Liam Belcher
- Born: Liam Belcher 28 April 1996 (age 30) Church Village, Wales
- Height: 175 cm (5 ft 9 in)
- Weight: 106 kg (16 st 10 lb)
- School: Coleg Morgannwg; Coleg y Cymoedd;

Rugby union career
- Position: Hooker
- Current team: Cardiff Rugby

Senior career
- Years: Team / Apps / (Points)
- 2014–2017: Cardiff Rugby / 5 / (0)
- 2017–2018: Dragons / 15 / (25)
- 2018–: Cardiff Rugby / 96 / (45)

International career
- Years: Team / Apps / (Points)
- 2015–2016: Wales U20 / 15 / (10)
- 2025–: Wales / 5 / (0)

= Liam Belcher =

Welsh rugby union player (born 1996)

Liam Belcher (born 28 April 1996) is a Welsh rugby union player who plays at hooker for the Cardiff Rugby and the Wales national rugby team.

==Club career==
===Cardiff Blues===
Having come through the Cardiff academy, Belcher made his senior professional debut for the Blue and Blacks in the Anglo-Welsh Cup during the 2014-15 season. He made a total of five appearances (all in the Anglo-Welsh cup) for Cardiff in his first stint, playing most of his rugby in this period for Merthyr RFC and Pontypridd RFC in the Welsh Premier Division.

===Dragons===
He was released at the end of the 2016-17 season and signed for rival region the Dragons, making a total of fifteen appearances across all competitions.

===Cardiff Rugby===
He was released however by the Dragons at the end of the 2017-18 season only to re-sign for Cardiff, establishing himself as a regular member of the senior squad. Belcher signed an extension in September 2020. Belcher considered walking away from the game in early 2023, but later signed a one-year extension with Cardiff. He was named as club captain for the 2024–25 United Rugby Championship, and signed a further extension in December 2024.

==International career==

=== Wales grade age ===
In 2014, Belcher played for Wales under-18, having been selected in the squad for March friendlies, the European Championship in April, and a summer tour to South Africa.

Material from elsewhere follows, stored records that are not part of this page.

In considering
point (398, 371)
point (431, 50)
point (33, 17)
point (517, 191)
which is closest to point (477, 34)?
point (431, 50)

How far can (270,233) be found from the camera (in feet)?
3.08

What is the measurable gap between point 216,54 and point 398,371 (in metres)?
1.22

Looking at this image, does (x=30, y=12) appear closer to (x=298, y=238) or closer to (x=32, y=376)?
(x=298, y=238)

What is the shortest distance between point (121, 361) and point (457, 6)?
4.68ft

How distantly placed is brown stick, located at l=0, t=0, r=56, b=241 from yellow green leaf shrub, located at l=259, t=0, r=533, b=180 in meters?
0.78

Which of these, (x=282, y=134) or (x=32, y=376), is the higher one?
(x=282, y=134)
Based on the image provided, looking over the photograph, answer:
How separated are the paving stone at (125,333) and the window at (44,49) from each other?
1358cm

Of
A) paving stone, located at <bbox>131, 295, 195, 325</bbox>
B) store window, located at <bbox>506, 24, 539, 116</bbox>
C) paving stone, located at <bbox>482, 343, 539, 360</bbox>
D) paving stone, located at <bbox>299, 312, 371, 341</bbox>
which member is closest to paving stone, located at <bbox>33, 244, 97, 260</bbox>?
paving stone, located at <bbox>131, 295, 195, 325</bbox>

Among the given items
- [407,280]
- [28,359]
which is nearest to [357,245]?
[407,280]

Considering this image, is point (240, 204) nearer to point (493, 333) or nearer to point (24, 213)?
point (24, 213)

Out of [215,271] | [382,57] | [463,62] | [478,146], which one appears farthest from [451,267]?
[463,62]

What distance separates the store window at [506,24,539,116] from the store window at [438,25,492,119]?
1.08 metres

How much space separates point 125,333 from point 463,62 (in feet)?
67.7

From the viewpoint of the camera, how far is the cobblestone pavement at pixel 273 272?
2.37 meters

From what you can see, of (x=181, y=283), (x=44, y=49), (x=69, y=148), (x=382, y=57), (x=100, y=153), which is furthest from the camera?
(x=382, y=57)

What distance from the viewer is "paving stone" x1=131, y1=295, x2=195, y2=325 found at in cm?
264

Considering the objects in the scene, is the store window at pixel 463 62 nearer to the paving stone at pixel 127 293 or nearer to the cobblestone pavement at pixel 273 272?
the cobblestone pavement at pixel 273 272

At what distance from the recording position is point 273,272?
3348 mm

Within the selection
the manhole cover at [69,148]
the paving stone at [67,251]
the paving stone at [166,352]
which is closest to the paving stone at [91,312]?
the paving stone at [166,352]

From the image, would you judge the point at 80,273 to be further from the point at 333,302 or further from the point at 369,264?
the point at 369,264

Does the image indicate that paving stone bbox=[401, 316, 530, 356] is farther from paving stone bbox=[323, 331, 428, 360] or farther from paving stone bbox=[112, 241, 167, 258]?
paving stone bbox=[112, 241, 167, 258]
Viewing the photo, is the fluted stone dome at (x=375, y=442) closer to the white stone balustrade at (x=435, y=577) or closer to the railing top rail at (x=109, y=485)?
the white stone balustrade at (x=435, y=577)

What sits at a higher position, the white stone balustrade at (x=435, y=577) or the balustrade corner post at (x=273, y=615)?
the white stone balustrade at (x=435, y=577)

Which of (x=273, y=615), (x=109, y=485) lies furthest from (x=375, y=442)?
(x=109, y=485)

From 2015–16, Belcher featured 15 times for Wales U20. He scored against England U20 in their victory during the 2015 Six Nations Under 20s Championship.

=== Wales ===
Belcher was selected to play in 2025 Wales rugby union tour of Japan. He earned his first cap for Wales as a substitute in the first test. He came off the bench in the second test in the second half.

He was selected for the 2025 end-of-year rugby union internationals. Belcher was named on the bench against Argentina and Japan, coming on in the second half in both matches.

Belcher was named in the squad for the 2026 Six Nations by Steve Tandy.